* TO BE DONE *
1. Repeat word for word everything in the passage on Soviet-era Turkmenistan from "Non-Turkmen cadre both" down to "followed in 1991.".
2. In the passage on Soviet-era Turkmenistan, condense the paragraph beginning "Non-Turkmen cadre both in Moscow and Turkmenia" into a short bulleted list that keeps its main facts.
3. According to the passage on Soviet-era Turkmenistan, why did Mikhail Gorbachev's policies of glasnost and perestroika have little effect in Turkmenistan? Answer in one to three sentences.

* SELECTED TEXT *
--
Beginning in the 1930s, Moscow kept the republic under firm control. The nationalities policy of the Communist Party of the Soviet Union (CPSU) fostered the development of a Turkmen political elite and promoted Russification. The previous nationality policies of the 1920s and early 1930s involved promoting the use of the Turkmen language for administration in all areas of the state, party, and economy (along with the longer-lasting system of preferential quotas and advancement for ethnic Turkmen in government, party, and industrial jobs with the aim of achieving a majority Turkmen bureaucracy) and attempts at requiring non-Turkmen to learn the Turkmen language. From the 1930s onward, the nationality policy favoured use of the Turkmen language in areas of government "closest to the people": education, health, etc, paired with an acceptance that knowledge of the Russian language would be required for most government work as well as advancement in many careers: the government would no longer work to make knowledge of Russian superfluous to advancement and would cease active efforts to have Turkmen be the language of administration, and from 1938 onwards non-Russian students throughout the Soviet Union would be required to become fluent in Russian in order to advance through secondary and tertiary education.

Non-Turkmen cadre both in Moscow and Turkmenia closely supervised the national cadre of government officials and bureaucrats; generally, the Turkmen leadership staunchly supported Soviet policies. Moscow initiated nearly all political activity in the republic, and, except for a corruption scandal in the mid-1980s that ousted longtime First Secretary Muhammetnazar Gapurow, Turkmenistan remained a quiet Soviet republic. Mikhail Gorbachev's policies of glasnost and perestroika did not have a significant impact on Turkmenistan, as many people there were self-dependent, and settlers of the territory and the Soviet Union's ministers rarely intertwined. The republic found itself rather unprepared for the dissolution of the Soviet Union and the independence that followed in 1991.
--
* INFORMATION PROVIDED *

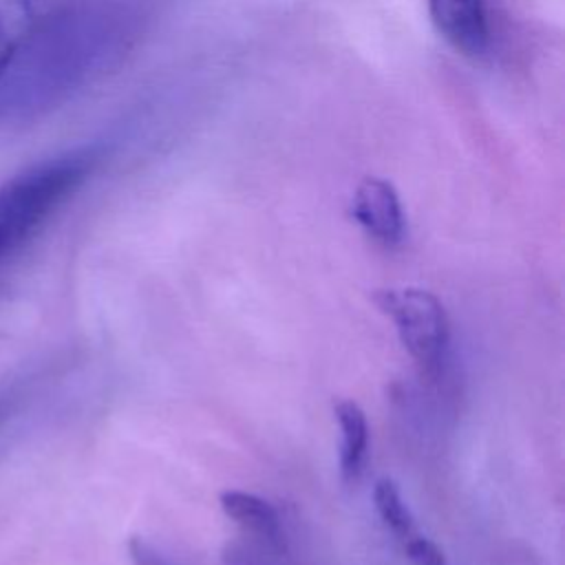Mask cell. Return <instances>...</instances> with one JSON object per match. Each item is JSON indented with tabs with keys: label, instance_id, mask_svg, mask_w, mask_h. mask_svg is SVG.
--
* PROBLEM SOLUTIONS *
1.
Non-Turkmen cadre both in Moscow and Turkmenia closely supervised the national cadre of government officials and bureaucrats; generally, the Turkmen leadership staunchly supported Soviet policies. Moscow initiated nearly all political activity in the republic, and, except for a corruption scandal in the mid-1980s that ousted longtime First Secretary Muhammetnazar Gapurow, Turkmenistan remained a quiet Soviet republic. Mikhail Gorbachev's policies of glasnost and perestroika did not have a significant impact on Turkmenistan, as many people there were self-dependent, and settlers of the territory and the Soviet Union's ministers rarely intertwined. The republic found itself rather unprepared for the dissolution of the Soviet Union and the independence that followed in 1991.

2.
- Non-Turkmen cadre in Moscow and Turkmenia closely supervised Turkmen officials, and the Turkmen leadership generally supported Soviet policies.
- Moscow initiated nearly all political activity in the republic.
- Apart from a mid-1980s corruption scandal that ousted First Secretary Muhammetnazar Gapurow, Turkmenistan stayed a quiet Soviet republic.
- Gorbachev's glasnost and perestroika had little impact there.
- The republic was largely unprepared for the Soviet Union's dissolution and its 1991 independence.

3. They had no significant impact because many people in Turkmenistan were self-dependent. In addition, the settlers of the territory and the Soviet Union's ministers rarely intertwined.